=== WORK REQUIRED ===
Needed from the entries below: every line that holds the word "Fabric".
[RECORD EXTRACTS]
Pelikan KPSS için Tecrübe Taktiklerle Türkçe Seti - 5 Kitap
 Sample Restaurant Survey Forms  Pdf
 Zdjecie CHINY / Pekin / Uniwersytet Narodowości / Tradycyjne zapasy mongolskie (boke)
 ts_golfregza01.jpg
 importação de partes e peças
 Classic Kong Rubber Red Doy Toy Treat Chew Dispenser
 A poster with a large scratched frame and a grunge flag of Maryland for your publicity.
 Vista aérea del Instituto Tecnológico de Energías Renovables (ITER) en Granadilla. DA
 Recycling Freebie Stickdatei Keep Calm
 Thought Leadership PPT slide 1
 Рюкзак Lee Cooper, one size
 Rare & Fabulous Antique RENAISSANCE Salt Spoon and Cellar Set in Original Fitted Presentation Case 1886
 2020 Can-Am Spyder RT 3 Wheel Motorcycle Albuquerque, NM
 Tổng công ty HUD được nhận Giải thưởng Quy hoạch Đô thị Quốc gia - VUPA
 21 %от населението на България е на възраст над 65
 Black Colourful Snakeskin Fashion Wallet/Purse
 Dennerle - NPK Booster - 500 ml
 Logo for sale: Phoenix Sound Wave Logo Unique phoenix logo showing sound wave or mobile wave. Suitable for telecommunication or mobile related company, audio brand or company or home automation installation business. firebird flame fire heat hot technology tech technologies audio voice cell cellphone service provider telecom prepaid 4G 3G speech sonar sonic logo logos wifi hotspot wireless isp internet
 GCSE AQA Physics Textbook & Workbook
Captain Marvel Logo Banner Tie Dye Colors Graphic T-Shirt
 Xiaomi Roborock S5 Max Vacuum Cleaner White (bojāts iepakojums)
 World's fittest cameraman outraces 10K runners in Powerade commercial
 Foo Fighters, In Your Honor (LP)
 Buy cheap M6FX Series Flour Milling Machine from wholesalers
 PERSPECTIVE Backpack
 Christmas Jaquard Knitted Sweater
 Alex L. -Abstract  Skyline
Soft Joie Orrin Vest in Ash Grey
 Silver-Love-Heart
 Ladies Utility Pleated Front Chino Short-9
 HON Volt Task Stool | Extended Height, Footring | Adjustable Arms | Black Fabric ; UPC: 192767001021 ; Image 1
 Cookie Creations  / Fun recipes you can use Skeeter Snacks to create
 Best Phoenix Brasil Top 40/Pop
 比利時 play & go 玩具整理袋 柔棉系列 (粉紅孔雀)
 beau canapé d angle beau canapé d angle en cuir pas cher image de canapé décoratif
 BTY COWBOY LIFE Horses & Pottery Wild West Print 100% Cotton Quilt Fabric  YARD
[/RECORD EXTRACTS]
=== EXERCISE RESULT ===
 HON Volt Task Stool | Extended Height, Footring | Adjustable Arms | Black Fabric ; UPC: 192767001021 ; Image 1
 BTY COWBOY LIFE Horses & Pottery Wild West Print 100% Cotton Quilt Fabric  YARD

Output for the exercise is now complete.